If that's accurate it sounds like simply tying the brown and blue together prior to the coil and bypassing the ballast would do the trick yes?
That is what is normally done when changing to an MSD Ignition that was designed with no ballast
"There is nothing your government can give you that it hasn't already taken from you in the first place" -Winston Churchill

Scooter

Quote from: dodj on September 15, 2020, 07:53:45 AM
Quote from: Scooter on September 14, 2020, 01:09:20 PM
Quote from: Burdar on September 14, 2020, 05:49:59 AM
The brown wire gets power from the ignition switch in "start".  The blue wire does NOT.  Once you let off the key, power drops off the brown wire and goes to the blue.

So the 2 wires from the ignition switch are brown and blue. Guess I need to locate a better diagram.

If that's accurate it sounds like simply tying the brown and blue together prior to the coil and bypassing the ballast would do the trick yes?
That is what is normally done when changing to an MSD Ignition that was designed with no ballast

Had to do the same bypass on my Ford when I installed the MSD dizzy and 6AL box. Except Ford uses a "pink" resistance wire instead of a ballast resistor.

Found another diagram for the earlier 5 pin ECU unit that states the run position has power at all times:



Cant imagine the ignition changed for the "73-74" 4 pin ECU with single ballast.

This would make life a bit easier as I could just terminate the start leg and wire the run leg right to the coil.

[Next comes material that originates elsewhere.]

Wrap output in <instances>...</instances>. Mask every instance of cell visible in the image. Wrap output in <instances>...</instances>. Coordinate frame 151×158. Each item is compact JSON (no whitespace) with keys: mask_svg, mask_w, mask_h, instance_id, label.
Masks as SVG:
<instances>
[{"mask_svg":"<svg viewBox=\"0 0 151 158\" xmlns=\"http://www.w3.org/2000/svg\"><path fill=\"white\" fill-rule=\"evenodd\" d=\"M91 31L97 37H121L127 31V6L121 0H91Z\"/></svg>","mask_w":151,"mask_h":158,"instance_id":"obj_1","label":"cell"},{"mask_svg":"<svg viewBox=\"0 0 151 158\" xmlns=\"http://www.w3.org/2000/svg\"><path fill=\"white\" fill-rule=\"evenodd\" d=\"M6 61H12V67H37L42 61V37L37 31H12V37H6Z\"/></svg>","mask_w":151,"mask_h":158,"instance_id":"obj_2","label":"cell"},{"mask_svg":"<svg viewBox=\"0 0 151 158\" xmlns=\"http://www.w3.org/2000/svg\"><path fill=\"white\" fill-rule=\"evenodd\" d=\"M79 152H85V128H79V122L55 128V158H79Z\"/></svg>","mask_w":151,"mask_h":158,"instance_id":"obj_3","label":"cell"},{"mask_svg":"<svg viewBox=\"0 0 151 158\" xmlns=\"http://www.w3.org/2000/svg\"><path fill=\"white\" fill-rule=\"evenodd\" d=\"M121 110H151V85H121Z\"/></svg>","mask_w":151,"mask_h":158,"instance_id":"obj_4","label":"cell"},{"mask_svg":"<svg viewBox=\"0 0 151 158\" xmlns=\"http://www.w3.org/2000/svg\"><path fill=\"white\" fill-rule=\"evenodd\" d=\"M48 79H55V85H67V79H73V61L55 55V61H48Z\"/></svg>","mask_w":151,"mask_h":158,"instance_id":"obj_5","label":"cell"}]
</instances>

Would it make any sense to not have the run leg have power at startup and for the ignition circuit to actually have to transition from start to run with a complete dropout of volts between the two ignition positions? 

On the coil issue, Petronix says full 12v for this application:



Gotta hope they know their own coils... lol.


Burdar

QuoteFound another diagram for the earlier 5 pin ECU unit that states both the run and start positions have power at all times:

Test it and report back.  Disconnect the ignition switch connector at the base of the steering column and test both the blue and brown wires.  With the connector disconnected, you won't be getting any feedback from the brown wire since it's spliced to the blue at the ballast.  You'll be testing just the ignition switch to see how it distributes power.

Scooter

Quote from: Burdar on September 15, 2020, 10:27:39 AM
QuoteFound another diagram for the earlier 5 pin ECU unit that states both the run and start positions have power at all times:

Test it and report back.  Disconnect the ignition switch connector at the base of the steering column and test both the blue and brown wires.  With the connector disconnected, you won't be getting any feedback from the brown wire since it's spliced to the blue at the ballast.  You'll be testing just the ignition switch to see how it distributes power.

Looks like I'm going to have to crawl up under there.

Modified the above post to reflect actual thought...lol

"Found another diagram for the earlier 5 pin ECU unit that states the run position has power at all times"

need more coffee.

Burdar

I knew what you meant. Would be interested to see if the blue wire still has power during "start" though.